======== Provided text

SET 1: Axilla > Punch You in the Eye > Roggae, Birds of a Feather, Sneakin' Sally Through the Alley -> Chalk Dust Torture > Lawn Boy, Mike's Song -> Frankie Says > Weekapaug Groove
SET 2: Who Loves the Sun?, Sweet Jane, Rock and Roll, Cool It Down, New Age, Head Held High, Lonesome Cowboy Bill > I Found a Reason, Train Round the Bend, Oh! Sweet Nuthin'
SET 3: Wolfman's Brother -> Piper > Ghost
ENCORE: Sleeping Monkey > Tweezer Reprise
Thanks to the chat with David Byrne we covered just 11 days ago, it’s customary to view the 90s Halloween costumes through the lens of how they impacted Phish. The Beatles focused Phish on song craft, The Who taught them how to play to big rooms, the Talking Heads got them into groove and texture — this is known. But the framing starts to gray when you reach 1998 and The Velvet Underground’s Loaded, their most left-field choice and a record that didn’t seem to alter their musical trajectory one bit. In fact, it may be the one Halloween selection that changed the perception of the source material more than the original document changed Phish.
Let’s back up by rewinding to 1965 and my all-time favorite rock factoid. Nearly simultaneously on the east and west coast, two groups of musicians decided to call their new band by the same name: The Warlocks. They’d soon both upgrade to much better brands, maybe two of the best rock band names ever: The Grateful Dead and The Velvet Underground. By the time they shared the same bill a couple times in 1969, their paths were already well diverged – by most accounts, the VU hated the Dead; the Dead made no comment, except to allegedly play an extra long set one night to spite their pretentious New York co-headliners.
But as the two bands moved in opposing directions, they each seeded the musical family trees that would come to dominate rock in the late 20th century. The VU, despite existing in full Lou Reed form for only about five years, could claim ancestry over most of the punk and indie rock that followed. The Dead, of course, were founding fathers of the jamband ecosystem, with a strong hand in siring Americana and the rituals of electronic music as well. And while all these genre boundaries seem pretty compatible and fluid today, they were still mostly walled-off from each other in the 90s.
I speak as someone who straddled both scenes at the time – my right-place, right-time moment was being one of like a dozen people who recognized the Pavement cover at Star Lake in 1999. Yet even for someone deeply in love with indie rock by that point, the Velvet Underground still felt off-putting and scary. Dressed all in black, wearing sunglasses, and singing songs about junkies, sexual deviance, and the seedy underbelly of New York City, the Velvets told an alternate history of the 60s that clashed with the cartoon psychedelia represented (somewhat unwillingly) by the Dead and their brethren. No matter how many rock critics I read praising the VU discography as the sacred text of proto-punk, I couldn’t crack the aggressive discordance of something like “The Black Angel’s Death Song” or “Sister Ray” until much later in my musical maturation. For Phish fans who weren’t listening to the VU’s grandchildren on the long drive between shows, I can imagine it being even more terrifying and alienating.

================
======== Records shown

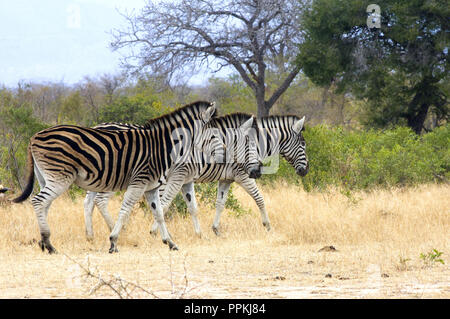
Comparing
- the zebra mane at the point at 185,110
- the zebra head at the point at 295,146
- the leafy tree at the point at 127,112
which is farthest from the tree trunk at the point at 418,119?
the zebra mane at the point at 185,110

================

Set tasks:
• a. List every song played in SET 3 and the ENCORE of the Phish write-up.
• b. According to the Phish write-up, what name did both new bands pick in 1965?
• c. Update a passage of the Phish write-up: begin at the words "Let’s back up" and stop after "New York co-headliners.", writing "The Wizards" wherever "The Warlocks" appears.
The listing plays no part in what comes next.

Complete answers:
• a. Wolfman's Brother, Piper, Ghost, Sleeping Monkey, Tweezer Reprise

• b. The Warlocks

• c.
Let’s back up by rewinding to 1965 and my all-time favorite rock factoid. Nearly simultaneously on the east and west coast, two groups of musicians decided to call their new band by the same name: The Wizards. They’d soon both upgrade to much better brands, maybe two of the best rock band names ever: The Grateful Dead and The Velvet Underground. By the time they shared the same bill a couple times in 1969, their paths were already well diverged – by most accounts, the VU hated the Dead; the Dead made no comment, except to allegedly play an extra long set one night to spite their pretentious New York co-headliners.